Gleichwohl ist dem Anfang Februar entlassenen Schloss-Geschäftsführer jetzt auch fristlos gekündigt worden. "Die Ordnungsgemäßheit der Geschäftsführung war nicht mehr gegeben. Das war und ist nicht mehr reparabel." Alles andere werde nun das Gericht entscheiden müssen, erklärt Ulrich Uibel, der Solingen als Anteilseigner von Schloss-Burg im Schlossbauverein vertritt. Kolodziej klagt gegen seine Entlassung. Der Arbeitsgerichtstermin mit ihm hätte eigentlich am 22. März stattfinden sollen. Er ist auf den 5. April verlegt worden, weil sein Anwalt offenbar im März verreist ist.

Holger Schödder, Schriftführer im Vorstand, erklärt, dass auch bei der fristlosen Kündigung jetzt keine strafrechtlich relevanten Vorwürfe gegen Kolodziej erhoben würden. Dieser sei ein hervorragender Historiker, doch bei der Geschäftsführung von Schloss Burg seien auch andere Fähigkeiten gefragt, heißt es. Der Geschäftsführer müsse einen Verein mit 20 Mitarbeitern führen. "Es reiche nicht aus, über den Schlosshof zu gehen und nett zu grüßen."

Deutlich wurde, dass der Schlossbauverein Kolodziej die finanziell prekäre Situation auf der Burg nicht ankreiden will. Nicht zuletzt die Schneemassen über Wochen zum Anfang und zum Ende des vergangenen Jahres hätten die Besucherzahlen nach unten gedrückt. "Schloss Burg lebt von den Veranstaltungen, nicht von der Dauerausstellung", betont Vorstands-Mitglied Uibel.
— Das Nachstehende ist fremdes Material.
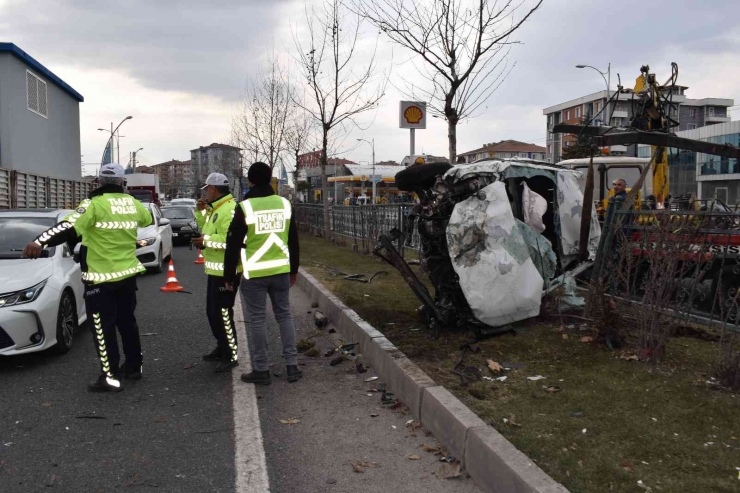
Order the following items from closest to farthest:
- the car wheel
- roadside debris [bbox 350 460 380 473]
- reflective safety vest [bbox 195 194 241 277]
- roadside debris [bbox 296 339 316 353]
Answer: roadside debris [bbox 350 460 380 473], reflective safety vest [bbox 195 194 241 277], the car wheel, roadside debris [bbox 296 339 316 353]

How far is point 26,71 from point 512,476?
2375cm

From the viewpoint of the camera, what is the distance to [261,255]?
17.5ft

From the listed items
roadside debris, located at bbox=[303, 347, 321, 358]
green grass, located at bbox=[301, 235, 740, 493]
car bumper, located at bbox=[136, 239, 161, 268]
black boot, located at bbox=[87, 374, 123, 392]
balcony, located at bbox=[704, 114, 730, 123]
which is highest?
balcony, located at bbox=[704, 114, 730, 123]

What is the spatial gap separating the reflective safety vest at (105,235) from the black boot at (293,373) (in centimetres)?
160

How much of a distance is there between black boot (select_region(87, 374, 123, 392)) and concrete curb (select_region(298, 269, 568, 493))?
2.27m

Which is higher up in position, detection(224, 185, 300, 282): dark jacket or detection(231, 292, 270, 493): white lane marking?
detection(224, 185, 300, 282): dark jacket

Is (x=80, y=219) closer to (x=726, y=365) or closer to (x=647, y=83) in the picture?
(x=726, y=365)

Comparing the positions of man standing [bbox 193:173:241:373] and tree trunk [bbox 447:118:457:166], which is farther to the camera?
tree trunk [bbox 447:118:457:166]

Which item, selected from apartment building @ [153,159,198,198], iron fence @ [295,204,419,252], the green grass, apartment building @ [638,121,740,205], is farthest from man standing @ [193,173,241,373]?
apartment building @ [153,159,198,198]

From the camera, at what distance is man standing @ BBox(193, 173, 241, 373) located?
5.82m

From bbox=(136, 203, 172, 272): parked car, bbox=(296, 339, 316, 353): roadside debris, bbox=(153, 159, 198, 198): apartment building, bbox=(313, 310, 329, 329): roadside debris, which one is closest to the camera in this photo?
bbox=(296, 339, 316, 353): roadside debris

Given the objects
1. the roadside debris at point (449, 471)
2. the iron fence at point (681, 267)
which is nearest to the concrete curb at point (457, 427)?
the roadside debris at point (449, 471)

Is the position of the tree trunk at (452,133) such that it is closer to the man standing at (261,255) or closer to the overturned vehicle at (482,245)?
the overturned vehicle at (482,245)

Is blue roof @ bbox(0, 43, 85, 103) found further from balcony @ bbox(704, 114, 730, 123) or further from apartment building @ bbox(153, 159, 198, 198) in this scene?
balcony @ bbox(704, 114, 730, 123)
Ende 2010 hatte man noch einen Jahresverlust von 30 000 Euro erwartet. Der Controller aus der Stadtverwaltung Solingen, der seit Wochen die Finanzen ordnet, hat nun jedoch ein Minus für das vergangene Jahr von 91 000 Euro zusammengetragen.

Derart prekär sei die Lage gewesen, dass Schloss Burg sogar vor der Insolvenz gestanden habe, berichtet der Vorstand. Weil die drei bergischen Städte die Zahlung ihrer Zuschüsse vorzogen, konnte die Zahlungsunfähigkeit abgewendet werden.
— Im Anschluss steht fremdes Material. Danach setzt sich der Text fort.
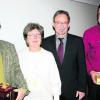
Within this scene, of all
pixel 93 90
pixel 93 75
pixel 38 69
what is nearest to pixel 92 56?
pixel 93 75

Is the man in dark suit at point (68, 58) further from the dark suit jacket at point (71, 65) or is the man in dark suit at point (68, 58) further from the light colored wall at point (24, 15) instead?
the light colored wall at point (24, 15)

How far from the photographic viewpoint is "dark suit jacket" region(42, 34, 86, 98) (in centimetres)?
300

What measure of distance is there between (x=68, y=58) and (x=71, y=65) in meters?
0.08

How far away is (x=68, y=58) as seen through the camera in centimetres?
300

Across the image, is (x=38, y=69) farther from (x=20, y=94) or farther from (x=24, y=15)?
(x=24, y=15)

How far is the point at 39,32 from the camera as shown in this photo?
9.03ft

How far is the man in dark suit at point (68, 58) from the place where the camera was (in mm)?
3000

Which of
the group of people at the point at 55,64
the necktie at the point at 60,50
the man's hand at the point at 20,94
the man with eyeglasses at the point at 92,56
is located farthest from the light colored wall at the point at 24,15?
the man's hand at the point at 20,94

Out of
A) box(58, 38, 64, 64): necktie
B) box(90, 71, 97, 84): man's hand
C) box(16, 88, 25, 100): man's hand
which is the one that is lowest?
box(90, 71, 97, 84): man's hand

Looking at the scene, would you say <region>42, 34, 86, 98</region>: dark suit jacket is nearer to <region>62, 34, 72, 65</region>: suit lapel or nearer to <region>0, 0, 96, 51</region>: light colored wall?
<region>62, 34, 72, 65</region>: suit lapel

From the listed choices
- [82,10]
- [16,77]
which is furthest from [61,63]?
[82,10]

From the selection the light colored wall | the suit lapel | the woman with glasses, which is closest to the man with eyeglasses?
the suit lapel

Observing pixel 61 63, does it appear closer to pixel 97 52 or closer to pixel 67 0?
pixel 97 52

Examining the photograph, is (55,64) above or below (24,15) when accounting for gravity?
below
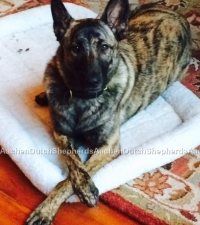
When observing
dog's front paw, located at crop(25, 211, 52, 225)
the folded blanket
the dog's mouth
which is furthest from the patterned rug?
the dog's mouth

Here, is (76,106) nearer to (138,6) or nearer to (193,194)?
(193,194)

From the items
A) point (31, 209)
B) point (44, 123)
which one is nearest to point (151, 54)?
point (44, 123)

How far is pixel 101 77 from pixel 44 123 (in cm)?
45

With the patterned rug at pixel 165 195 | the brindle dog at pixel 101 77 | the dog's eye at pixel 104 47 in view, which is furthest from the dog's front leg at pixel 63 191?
the dog's eye at pixel 104 47

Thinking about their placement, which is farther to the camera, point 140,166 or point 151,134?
point 151,134

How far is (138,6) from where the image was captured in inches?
89.7

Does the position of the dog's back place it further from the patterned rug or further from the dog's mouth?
the patterned rug

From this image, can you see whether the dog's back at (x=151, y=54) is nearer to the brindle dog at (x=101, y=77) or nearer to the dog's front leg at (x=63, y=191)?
the brindle dog at (x=101, y=77)

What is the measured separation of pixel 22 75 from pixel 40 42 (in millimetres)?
289

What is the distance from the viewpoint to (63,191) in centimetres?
161

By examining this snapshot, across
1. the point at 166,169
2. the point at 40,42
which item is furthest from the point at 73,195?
the point at 40,42

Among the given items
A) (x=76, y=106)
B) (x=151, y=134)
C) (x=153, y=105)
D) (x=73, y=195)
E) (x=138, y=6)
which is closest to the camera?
(x=73, y=195)

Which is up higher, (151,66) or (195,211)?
(151,66)

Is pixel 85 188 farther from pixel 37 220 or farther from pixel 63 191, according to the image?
pixel 37 220
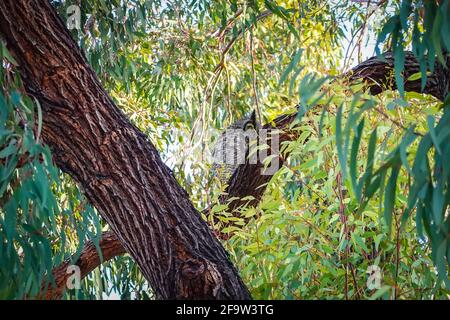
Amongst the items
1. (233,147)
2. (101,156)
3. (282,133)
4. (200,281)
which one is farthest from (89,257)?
(200,281)

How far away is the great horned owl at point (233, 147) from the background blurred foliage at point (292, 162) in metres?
0.06

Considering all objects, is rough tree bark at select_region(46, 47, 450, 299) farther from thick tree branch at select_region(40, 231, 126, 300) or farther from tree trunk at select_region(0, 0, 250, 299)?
tree trunk at select_region(0, 0, 250, 299)

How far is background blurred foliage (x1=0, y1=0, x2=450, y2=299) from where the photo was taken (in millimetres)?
1514

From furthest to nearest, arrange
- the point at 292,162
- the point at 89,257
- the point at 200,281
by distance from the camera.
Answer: the point at 292,162
the point at 89,257
the point at 200,281

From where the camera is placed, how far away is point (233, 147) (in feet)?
10.5

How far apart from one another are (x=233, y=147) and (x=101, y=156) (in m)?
1.21

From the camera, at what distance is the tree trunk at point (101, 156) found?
200 centimetres

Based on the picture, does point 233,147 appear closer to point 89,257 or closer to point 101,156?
point 89,257

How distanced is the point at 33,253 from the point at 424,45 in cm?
98

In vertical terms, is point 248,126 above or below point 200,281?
above

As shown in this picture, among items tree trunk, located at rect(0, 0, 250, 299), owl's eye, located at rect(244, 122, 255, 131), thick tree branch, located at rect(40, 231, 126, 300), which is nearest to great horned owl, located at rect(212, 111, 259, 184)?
owl's eye, located at rect(244, 122, 255, 131)

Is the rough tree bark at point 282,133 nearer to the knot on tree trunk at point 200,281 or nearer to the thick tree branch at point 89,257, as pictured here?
the thick tree branch at point 89,257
Gerd Schumacher, Burger Urgestein, appelliert an die Mitglieder, sich ehrenamtlich einzubringen.

Kontrovers diskutiert wird, wie weit sich Schloss Burg in Zukunft dem Event-Trend mit spektakulären Veranstaltungen öffnen darf. Einen Kurswechsel zum Vergnügungspark werden die Mitglieder jedoch nicht mittragen, ist vom Vorstand aber auch nicht gewollt. Tenor: "Wir wollen hier kein zweites Phantasialand." Die interessierte Zuhörerin Gisela Weih kann sich keineswegs vorstellen, dass ein Eventmanager, der bei Dieter Bohlen sein Handwerk gelernt hat, jemals der richtige für die Burg wäre.
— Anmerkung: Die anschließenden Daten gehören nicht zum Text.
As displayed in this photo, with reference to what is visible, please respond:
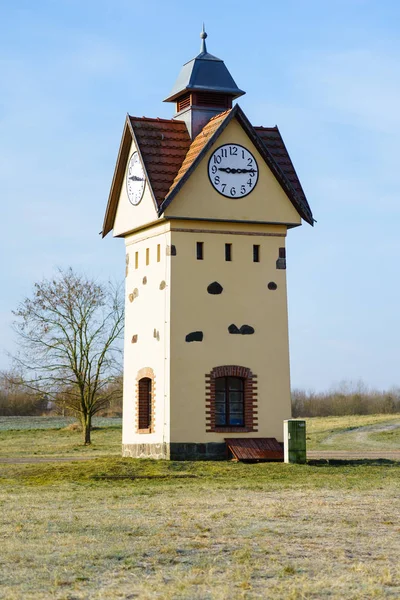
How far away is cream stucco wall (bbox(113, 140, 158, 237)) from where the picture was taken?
29312mm

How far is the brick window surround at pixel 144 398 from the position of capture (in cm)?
2906

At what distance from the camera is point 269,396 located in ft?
94.8

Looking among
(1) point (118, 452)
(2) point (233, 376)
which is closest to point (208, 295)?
(2) point (233, 376)

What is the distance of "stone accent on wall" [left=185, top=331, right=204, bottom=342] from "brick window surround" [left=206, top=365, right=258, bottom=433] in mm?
947

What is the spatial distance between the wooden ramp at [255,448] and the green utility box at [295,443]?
1236 millimetres

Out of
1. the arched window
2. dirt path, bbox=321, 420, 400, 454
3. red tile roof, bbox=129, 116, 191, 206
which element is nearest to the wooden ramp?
the arched window

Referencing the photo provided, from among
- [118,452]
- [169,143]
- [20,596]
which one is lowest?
[20,596]

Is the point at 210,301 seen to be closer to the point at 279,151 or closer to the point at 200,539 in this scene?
the point at 279,151

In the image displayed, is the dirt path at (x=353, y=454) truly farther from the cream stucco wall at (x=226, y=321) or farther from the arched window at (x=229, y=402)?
the arched window at (x=229, y=402)

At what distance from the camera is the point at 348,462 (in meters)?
26.5

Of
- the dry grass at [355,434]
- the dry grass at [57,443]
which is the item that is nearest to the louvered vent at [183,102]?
the dry grass at [57,443]

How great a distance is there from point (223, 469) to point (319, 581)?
46.9 ft

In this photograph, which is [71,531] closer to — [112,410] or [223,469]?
[223,469]

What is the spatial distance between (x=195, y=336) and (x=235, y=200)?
4044 mm
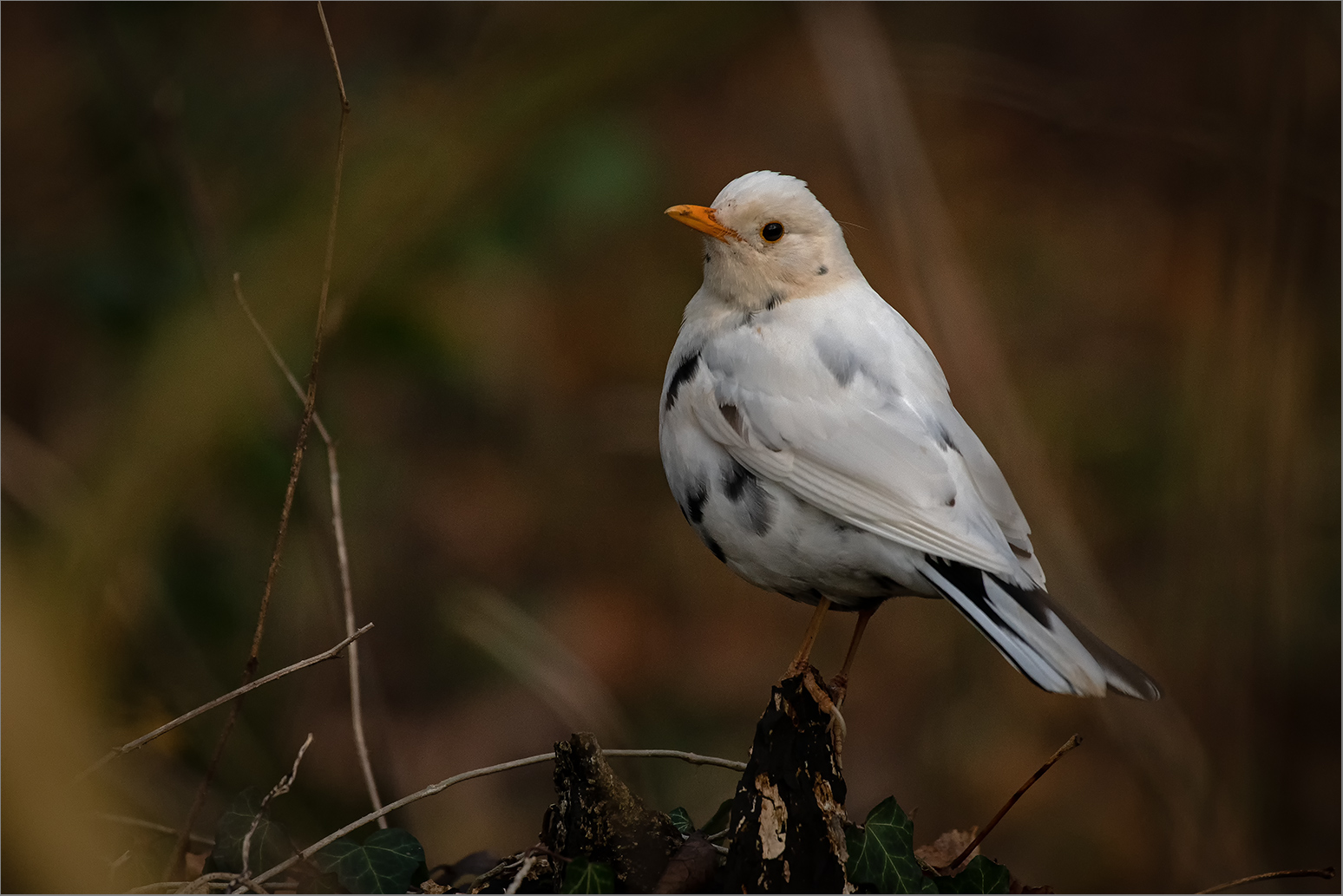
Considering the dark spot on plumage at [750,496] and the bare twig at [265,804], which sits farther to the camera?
the dark spot on plumage at [750,496]

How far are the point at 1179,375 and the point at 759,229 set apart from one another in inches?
144

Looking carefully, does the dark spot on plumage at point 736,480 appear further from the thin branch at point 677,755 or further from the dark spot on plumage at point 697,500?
the thin branch at point 677,755

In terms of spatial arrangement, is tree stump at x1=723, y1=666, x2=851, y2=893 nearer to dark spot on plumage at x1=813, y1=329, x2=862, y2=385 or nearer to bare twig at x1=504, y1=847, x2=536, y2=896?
bare twig at x1=504, y1=847, x2=536, y2=896

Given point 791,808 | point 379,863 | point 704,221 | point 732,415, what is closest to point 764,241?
point 704,221

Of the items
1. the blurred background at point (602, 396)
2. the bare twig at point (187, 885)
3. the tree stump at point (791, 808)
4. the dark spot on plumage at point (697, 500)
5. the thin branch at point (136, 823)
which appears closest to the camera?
the thin branch at point (136, 823)

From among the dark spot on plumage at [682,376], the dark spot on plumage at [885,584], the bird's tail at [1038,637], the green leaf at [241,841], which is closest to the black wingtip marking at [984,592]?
the bird's tail at [1038,637]

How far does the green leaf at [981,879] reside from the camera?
2320 mm

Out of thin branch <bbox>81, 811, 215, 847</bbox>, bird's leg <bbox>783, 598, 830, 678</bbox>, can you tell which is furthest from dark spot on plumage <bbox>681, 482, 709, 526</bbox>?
thin branch <bbox>81, 811, 215, 847</bbox>

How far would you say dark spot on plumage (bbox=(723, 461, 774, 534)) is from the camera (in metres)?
2.51

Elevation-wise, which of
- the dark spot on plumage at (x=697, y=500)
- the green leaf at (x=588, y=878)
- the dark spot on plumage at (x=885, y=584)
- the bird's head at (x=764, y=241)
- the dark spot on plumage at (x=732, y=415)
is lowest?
the green leaf at (x=588, y=878)

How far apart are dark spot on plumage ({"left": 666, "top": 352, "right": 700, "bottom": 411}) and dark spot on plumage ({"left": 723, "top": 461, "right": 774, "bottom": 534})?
0.80ft

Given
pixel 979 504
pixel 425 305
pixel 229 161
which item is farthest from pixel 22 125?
pixel 979 504

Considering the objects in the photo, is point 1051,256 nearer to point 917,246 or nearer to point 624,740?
point 917,246

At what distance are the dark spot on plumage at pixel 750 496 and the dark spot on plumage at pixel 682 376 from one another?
24 cm
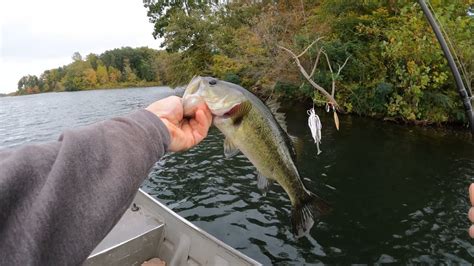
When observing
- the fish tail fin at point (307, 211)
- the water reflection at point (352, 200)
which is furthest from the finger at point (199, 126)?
the water reflection at point (352, 200)

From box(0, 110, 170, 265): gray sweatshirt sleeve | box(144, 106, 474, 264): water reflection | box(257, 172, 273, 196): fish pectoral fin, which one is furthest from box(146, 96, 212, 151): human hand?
box(144, 106, 474, 264): water reflection

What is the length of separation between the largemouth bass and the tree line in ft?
29.8

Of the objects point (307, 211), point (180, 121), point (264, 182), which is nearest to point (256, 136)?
point (264, 182)

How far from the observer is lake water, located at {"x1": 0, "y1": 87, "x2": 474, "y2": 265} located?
6.49m

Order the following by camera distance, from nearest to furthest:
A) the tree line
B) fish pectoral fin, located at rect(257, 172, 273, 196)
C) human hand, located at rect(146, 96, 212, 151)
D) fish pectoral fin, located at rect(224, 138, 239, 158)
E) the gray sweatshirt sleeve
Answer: the gray sweatshirt sleeve < human hand, located at rect(146, 96, 212, 151) < fish pectoral fin, located at rect(224, 138, 239, 158) < fish pectoral fin, located at rect(257, 172, 273, 196) < the tree line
Manches sei hier aber nicht mehr zeitgemäß, betont Oberbürgermeister Norbert Feith. Zusammen mit den drei bergischen Städten will der Schlossbauverein in den nächsten Monaten ein neues Zukunftskonzept erstellen und passend dazu erst anschließend einen neuen Geschäftsführer einstellen. Auch die Ideen der Mitglieder sind willkommen. Ihnen will der Vorstand alle Beschlüsse zukünftig sogleich mitteilen und wichtige Informationen per Internet schnell zukommen lassen. Für Dagmar Schmidt, die zum Kreis der Kritiker gehört, ist dies eine gute Idee: "Das ist der erste Schritt in die richtige Richtung zu mehr Transparenz."